Substack, the ballyhooed newsletter platform that has lured prominent writers with the promise of cashing in on their readership, has abandoned fundraising efforts after the venture capital market cooled in recent months. , according to people with knowledge of the decision.
Substack has been in discussions with potential investors in recent months about raising $75 million to $100 million to fund the growth of its business, the people said, who would speak only anonymously because the discussions were private. Some of the fundraising talks valued the company between $750 million and $1 billion, they said.
The move is another sign of the sea change from past years of free-flowing cash for young start-ups, especially hot and consumer-oriented ones like Substack, which has raised at least $86 million in three years. funding rounds, according to PitchBook, which tracks funding.
Investors today are preaching austerity and halting new deals, especially for companies that have spent aggressively on growth with no sign of profit. Although Substack continues to hire, other companies have faced layoffs or lower valuations, some comparing this slowdown in the years following the financial crisis of 2008 or the Internet bubble of 2000.

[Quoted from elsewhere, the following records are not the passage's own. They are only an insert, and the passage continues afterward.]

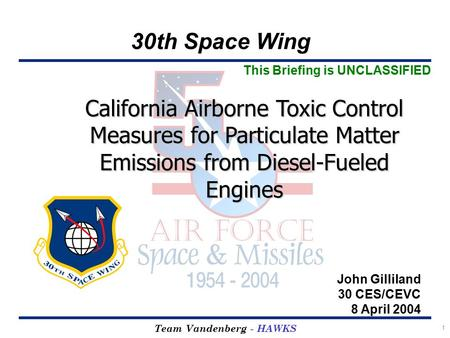 30th Space Wing Team Vandenberg - HAWKS 1 California Airborne Toxic Control Measures for Particulate Matter Emissions from Diesel-Fueled Engines John Gilliland.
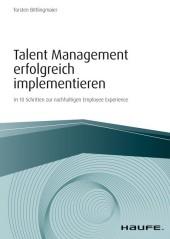 Talent Management erfolgreich implementieren - inkl. Arbeitshilfen online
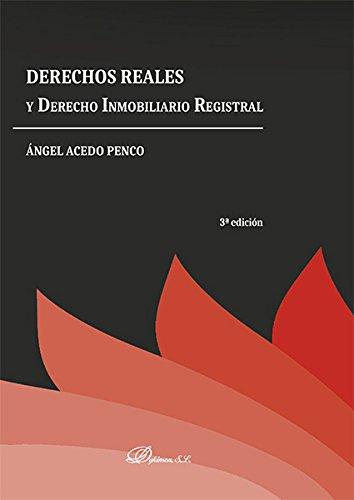 Derechos Reales y Derecho Inmobiliario Registral. por Ángel Acedo Penco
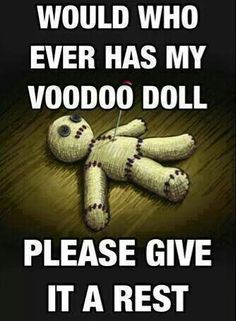 "Voodoo doll, please give it back ! Spoonie quotes. Laughing is often the best form of medicine!! I hope you find a solution. For pain relief, that naturally sounds good!! premium UK Cannabidiol ""CBD"" Oils and CBD vape e-liquids. Share and like them at on.fb.me/1fqFYu5, Try it ?"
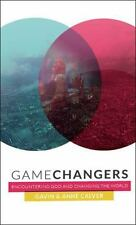 Game Changers : Encountering God and Changing the World by Gavin Calver and...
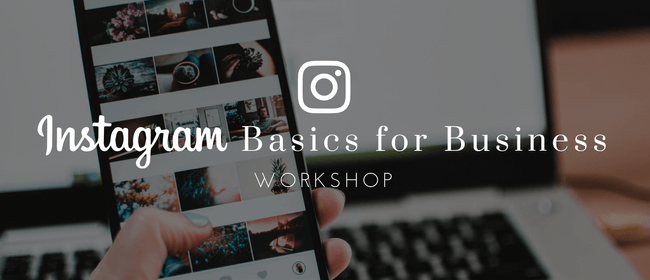 Instagram Basics for Business Workshop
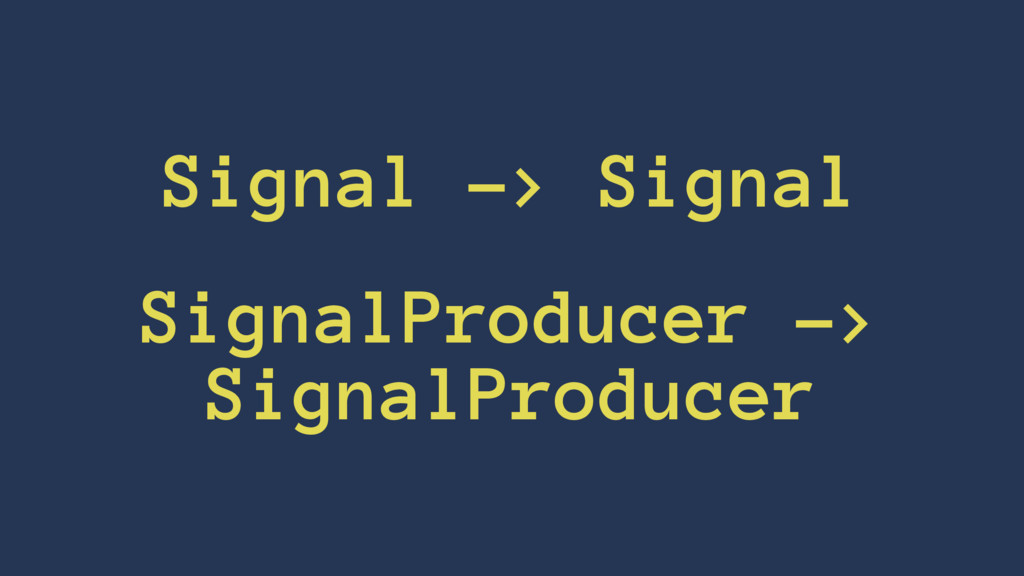 Signal -> Signal SignalProducer -> SignalProduc...
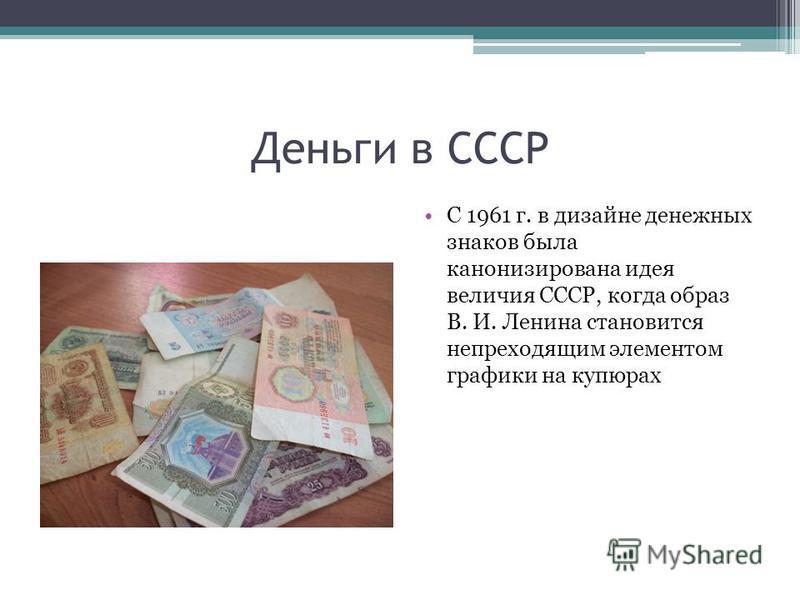 Деньги в СССР С 1961 г. в дизайне денежных знаков была канонизирована идея величия СССР, когда образ В. И. Ленина становится непреходящим элементом графики на купюрах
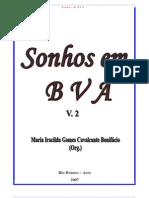 Livro Sonhos Em BVA - Volume 2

A Substack spokeswoman, Lulu Cheng Meservey, declined to comment on the company’s finances or any fundraising talks. She said the company remains in growth mode, pointing to a webpage with more than a dozen job postings, including a growth manager.
“My comment is www.substack.com/jobs,” she said.

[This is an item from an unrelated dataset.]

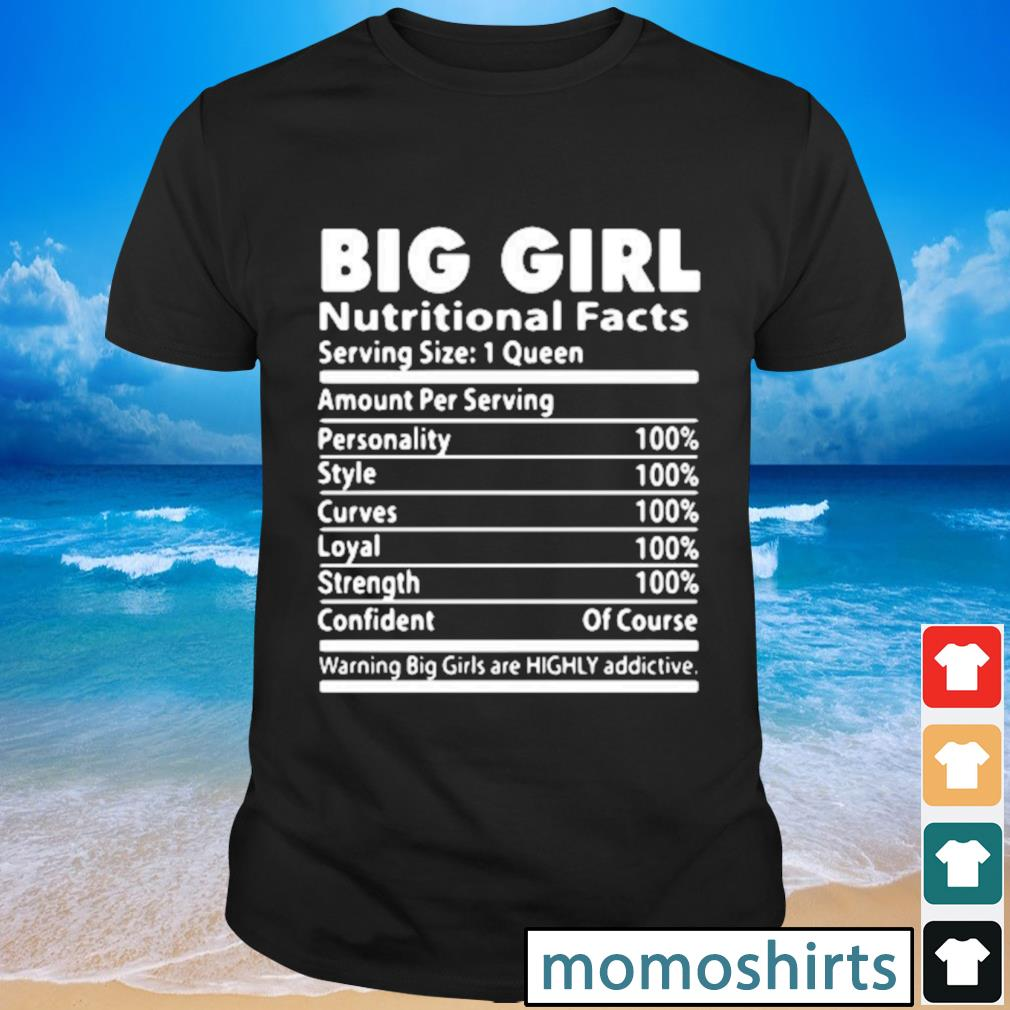 Big girl nutrition facts serving size 1 queen amount per serving shirt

Investment terms being discussed for Substack would have represented a jump in the company’s valuation, which reportedly hit $650 million last year after the company closed a $65 million funding round with investors. investors, including Andreessen Horowitz.
Substack told investors it had about $9 million in revenue in 2021, people familiar with the fundraising talks said, meaning the talks valued the company at a large premium to its financial results. Such a high valuation for a company with relatively low earnings was more common in the later months of 2021, when the stock market was booming and venture capitalists were more bullish on startups.
The company marketed itself as an alternative to established publishers of news articles, graphic novels and books. Substack says this gives writers a fairer share of the revenue from their work. The company takes a 10% cut of the total revenue paid to writers by subscribers to their newsletters. Stripe, Substack’s payment processor, takes an additional 3%.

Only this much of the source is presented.